▸ Your goal:
Exact repetition of every entry is required.

[Records from a data source]
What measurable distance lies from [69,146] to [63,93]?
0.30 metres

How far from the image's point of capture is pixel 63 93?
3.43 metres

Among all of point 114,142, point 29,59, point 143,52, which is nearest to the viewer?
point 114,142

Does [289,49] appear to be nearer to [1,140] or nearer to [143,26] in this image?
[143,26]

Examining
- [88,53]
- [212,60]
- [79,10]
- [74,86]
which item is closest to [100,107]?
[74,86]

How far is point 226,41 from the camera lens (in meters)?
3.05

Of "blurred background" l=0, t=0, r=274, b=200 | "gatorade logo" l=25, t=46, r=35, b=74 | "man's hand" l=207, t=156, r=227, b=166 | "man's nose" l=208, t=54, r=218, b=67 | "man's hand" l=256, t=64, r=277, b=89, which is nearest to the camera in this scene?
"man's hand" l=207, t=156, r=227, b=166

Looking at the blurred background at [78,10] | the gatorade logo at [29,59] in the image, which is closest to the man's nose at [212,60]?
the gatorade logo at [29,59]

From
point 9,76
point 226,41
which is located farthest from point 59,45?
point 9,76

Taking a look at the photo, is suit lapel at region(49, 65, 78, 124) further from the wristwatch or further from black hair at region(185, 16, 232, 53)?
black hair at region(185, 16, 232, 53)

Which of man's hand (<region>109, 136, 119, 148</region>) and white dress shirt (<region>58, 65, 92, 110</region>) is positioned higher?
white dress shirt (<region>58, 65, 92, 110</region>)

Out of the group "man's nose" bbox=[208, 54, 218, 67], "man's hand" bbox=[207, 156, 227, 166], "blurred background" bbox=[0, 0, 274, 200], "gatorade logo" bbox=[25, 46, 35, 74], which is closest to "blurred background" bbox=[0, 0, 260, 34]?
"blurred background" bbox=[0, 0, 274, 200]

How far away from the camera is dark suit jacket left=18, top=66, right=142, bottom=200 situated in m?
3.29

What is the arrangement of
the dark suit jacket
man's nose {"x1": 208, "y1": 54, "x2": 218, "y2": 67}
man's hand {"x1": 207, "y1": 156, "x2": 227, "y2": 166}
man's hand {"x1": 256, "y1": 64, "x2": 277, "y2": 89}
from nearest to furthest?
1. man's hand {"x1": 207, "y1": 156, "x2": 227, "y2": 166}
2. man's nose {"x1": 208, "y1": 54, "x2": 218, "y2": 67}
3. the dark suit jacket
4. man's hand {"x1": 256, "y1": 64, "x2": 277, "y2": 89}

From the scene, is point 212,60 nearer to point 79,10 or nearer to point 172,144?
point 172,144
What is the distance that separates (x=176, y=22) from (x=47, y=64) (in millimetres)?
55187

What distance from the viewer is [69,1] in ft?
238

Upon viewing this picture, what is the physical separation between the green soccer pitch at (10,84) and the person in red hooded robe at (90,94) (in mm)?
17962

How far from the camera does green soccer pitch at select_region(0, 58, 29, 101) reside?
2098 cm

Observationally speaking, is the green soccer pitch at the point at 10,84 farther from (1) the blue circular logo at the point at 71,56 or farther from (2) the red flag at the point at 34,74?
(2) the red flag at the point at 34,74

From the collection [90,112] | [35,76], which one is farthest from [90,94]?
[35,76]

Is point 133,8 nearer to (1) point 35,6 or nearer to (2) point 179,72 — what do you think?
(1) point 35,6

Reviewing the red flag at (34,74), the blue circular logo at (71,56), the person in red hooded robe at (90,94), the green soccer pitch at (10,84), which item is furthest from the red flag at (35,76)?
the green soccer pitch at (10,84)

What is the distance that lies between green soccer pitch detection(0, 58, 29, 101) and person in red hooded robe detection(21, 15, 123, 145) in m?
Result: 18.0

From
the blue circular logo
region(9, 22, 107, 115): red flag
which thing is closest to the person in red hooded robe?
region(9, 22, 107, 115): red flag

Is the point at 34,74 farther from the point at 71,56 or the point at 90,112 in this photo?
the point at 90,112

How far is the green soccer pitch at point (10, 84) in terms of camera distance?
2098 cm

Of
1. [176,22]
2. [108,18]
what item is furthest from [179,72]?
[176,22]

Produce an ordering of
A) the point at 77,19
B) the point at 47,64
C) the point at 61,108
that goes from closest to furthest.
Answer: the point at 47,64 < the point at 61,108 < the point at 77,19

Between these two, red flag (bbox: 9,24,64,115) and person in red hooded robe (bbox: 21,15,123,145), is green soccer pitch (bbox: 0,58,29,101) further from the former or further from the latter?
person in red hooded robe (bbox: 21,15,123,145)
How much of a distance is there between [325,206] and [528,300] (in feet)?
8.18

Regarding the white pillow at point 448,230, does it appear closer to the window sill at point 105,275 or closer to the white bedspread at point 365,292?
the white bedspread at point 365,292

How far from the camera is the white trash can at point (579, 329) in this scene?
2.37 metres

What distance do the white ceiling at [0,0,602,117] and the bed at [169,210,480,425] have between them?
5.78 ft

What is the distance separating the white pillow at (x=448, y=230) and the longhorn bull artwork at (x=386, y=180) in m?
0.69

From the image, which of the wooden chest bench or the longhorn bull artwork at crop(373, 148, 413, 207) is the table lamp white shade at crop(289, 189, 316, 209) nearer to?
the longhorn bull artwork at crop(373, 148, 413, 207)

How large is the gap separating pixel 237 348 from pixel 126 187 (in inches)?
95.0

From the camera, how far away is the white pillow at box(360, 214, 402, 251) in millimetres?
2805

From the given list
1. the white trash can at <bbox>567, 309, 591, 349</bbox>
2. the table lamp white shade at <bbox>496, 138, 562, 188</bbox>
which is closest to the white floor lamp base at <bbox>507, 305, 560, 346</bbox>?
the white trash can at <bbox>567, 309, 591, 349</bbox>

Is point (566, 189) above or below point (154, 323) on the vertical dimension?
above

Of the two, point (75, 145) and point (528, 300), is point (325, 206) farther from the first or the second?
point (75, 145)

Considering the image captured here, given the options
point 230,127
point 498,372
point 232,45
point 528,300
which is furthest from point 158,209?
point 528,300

▸ Completed exercise:
What measurable distance lies from [69,146] to [63,93]?
0.30 metres

How far from the image's point of capture is pixel 63 93?
3.43 metres

Among all of point 114,142, point 29,59, point 143,52, which is nearest to the viewer?
point 114,142

Does [289,49] appear to be nearer to [1,140] or nearer to [143,26] in this image?
[143,26]

Examining
- [88,53]
- [212,60]
- [79,10]
- [74,86]
which item is closest to [100,107]?
[74,86]

How far is point 226,41 from the camera lens (in meters)?
3.05

Of "blurred background" l=0, t=0, r=274, b=200 | "gatorade logo" l=25, t=46, r=35, b=74 | "man's hand" l=207, t=156, r=227, b=166 | "man's nose" l=208, t=54, r=218, b=67 | "man's hand" l=256, t=64, r=277, b=89, which is nearest to the camera in this scene?
"man's hand" l=207, t=156, r=227, b=166

Looking at the blurred background at [78,10] | the gatorade logo at [29,59] in the image, which is closest to the man's nose at [212,60]?
the gatorade logo at [29,59]

From
point 9,76
point 226,41
which is located farthest from point 59,45?
point 9,76

Taking a look at the photo, is suit lapel at region(49, 65, 78, 124) further from the wristwatch or further from black hair at region(185, 16, 232, 53)?
black hair at region(185, 16, 232, 53)

Which of man's hand (<region>109, 136, 119, 148</region>) and white dress shirt (<region>58, 65, 92, 110</region>) is positioned higher?
white dress shirt (<region>58, 65, 92, 110</region>)

Out of the group "man's nose" bbox=[208, 54, 218, 67], "man's hand" bbox=[207, 156, 227, 166], "blurred background" bbox=[0, 0, 274, 200], "gatorade logo" bbox=[25, 46, 35, 74], which is closest to "blurred background" bbox=[0, 0, 260, 34]?
"blurred background" bbox=[0, 0, 274, 200]

How far away from the camera is dark suit jacket left=18, top=66, right=142, bottom=200 situated in m?
3.29

What is the arrangement of
the dark suit jacket
man's nose {"x1": 208, "y1": 54, "x2": 218, "y2": 67}
man's hand {"x1": 207, "y1": 156, "x2": 227, "y2": 166}
man's hand {"x1": 256, "y1": 64, "x2": 277, "y2": 89}
from nearest to furthest?
1. man's hand {"x1": 207, "y1": 156, "x2": 227, "y2": 166}
2. man's nose {"x1": 208, "y1": 54, "x2": 218, "y2": 67}
3. the dark suit jacket
4. man's hand {"x1": 256, "y1": 64, "x2": 277, "y2": 89}

From the scene, is point 212,60 nearer to point 79,10 or nearer to point 172,144?
point 172,144
What is the distance that separates (x=176, y=22) from (x=47, y=64) (in millimetres)?
55187

What distance from the viewer is [69,1] in ft?
238

Upon viewing this picture, what is the physical separation between the green soccer pitch at (10,84) and the person in red hooded robe at (90,94) (in mm)?
17962

How far from the camera does green soccer pitch at select_region(0, 58, 29, 101) reside?
2098 cm

Observationally speaking, is the green soccer pitch at the point at 10,84 farther from (1) the blue circular logo at the point at 71,56 or farther from (2) the red flag at the point at 34,74?
(2) the red flag at the point at 34,74

From the collection [90,112] | [35,76], which one is farthest from [90,94]?
[35,76]

Is point 133,8 nearer to (1) point 35,6 or nearer to (2) point 179,72 — what do you think?
(1) point 35,6

Reviewing the red flag at (34,74), the blue circular logo at (71,56), the person in red hooded robe at (90,94), the green soccer pitch at (10,84), which item is furthest from the red flag at (35,76)?
the green soccer pitch at (10,84)

What is the distance that lies between green soccer pitch detection(0, 58, 29, 101) and person in red hooded robe detection(21, 15, 123, 145) in m?
Result: 18.0

From
the blue circular logo
region(9, 22, 107, 115): red flag
which thing is closest to the person in red hooded robe?
region(9, 22, 107, 115): red flag

Is the point at 34,74 farther from the point at 71,56 or the point at 90,112 in this photo?
the point at 90,112

How far is the green soccer pitch at point (10, 84) in terms of camera distance?
2098 cm

Of
1. [176,22]
2. [108,18]
what item is furthest from [179,72]?
[176,22]

Produce an ordering of
A) the point at 77,19
B) the point at 47,64
C) the point at 61,108
that goes from closest to furthest.
Answer: the point at 47,64 < the point at 61,108 < the point at 77,19

Between these two, red flag (bbox: 9,24,64,115) and person in red hooded robe (bbox: 21,15,123,145), is green soccer pitch (bbox: 0,58,29,101) further from the former or further from the latter?
person in red hooded robe (bbox: 21,15,123,145)
How much of a distance is there between [325,206] and [528,300] (in feet)?
8.18

Regarding the white pillow at point 448,230, does it appear closer to the window sill at point 105,275 or closer to the white bedspread at point 365,292?
the white bedspread at point 365,292

How far from the camera is the white trash can at point (579, 329) in this scene?
2.37 metres

What distance do the white ceiling at [0,0,602,117] and the bed at [169,210,480,425] have between them?
5.78 ft

What is the distance separating the white pillow at (x=448, y=230) and the longhorn bull artwork at (x=386, y=180) in m?
0.69

From the image, which of the wooden chest bench or the longhorn bull artwork at crop(373, 148, 413, 207) is the table lamp white shade at crop(289, 189, 316, 209) nearer to?
the longhorn bull artwork at crop(373, 148, 413, 207)

How large is the gap separating pixel 237 348 from pixel 126 187 (in inches)?
95.0

From the camera, how far away is the white pillow at box(360, 214, 402, 251) in millimetres?
2805

From the given list
1. the white trash can at <bbox>567, 309, 591, 349</bbox>
2. the table lamp white shade at <bbox>496, 138, 562, 188</bbox>
which is closest to the white floor lamp base at <bbox>507, 305, 560, 346</bbox>?
the white trash can at <bbox>567, 309, 591, 349</bbox>

Is point (566, 189) above or below point (154, 323) on the vertical dimension?
above

Of the two, point (75, 145) and point (528, 300), is point (325, 206) farther from the first or the second?
point (75, 145)

Considering the image captured here, given the options
point 230,127
point 498,372
point 232,45
point 528,300
which is furthest from point 158,209?
point 528,300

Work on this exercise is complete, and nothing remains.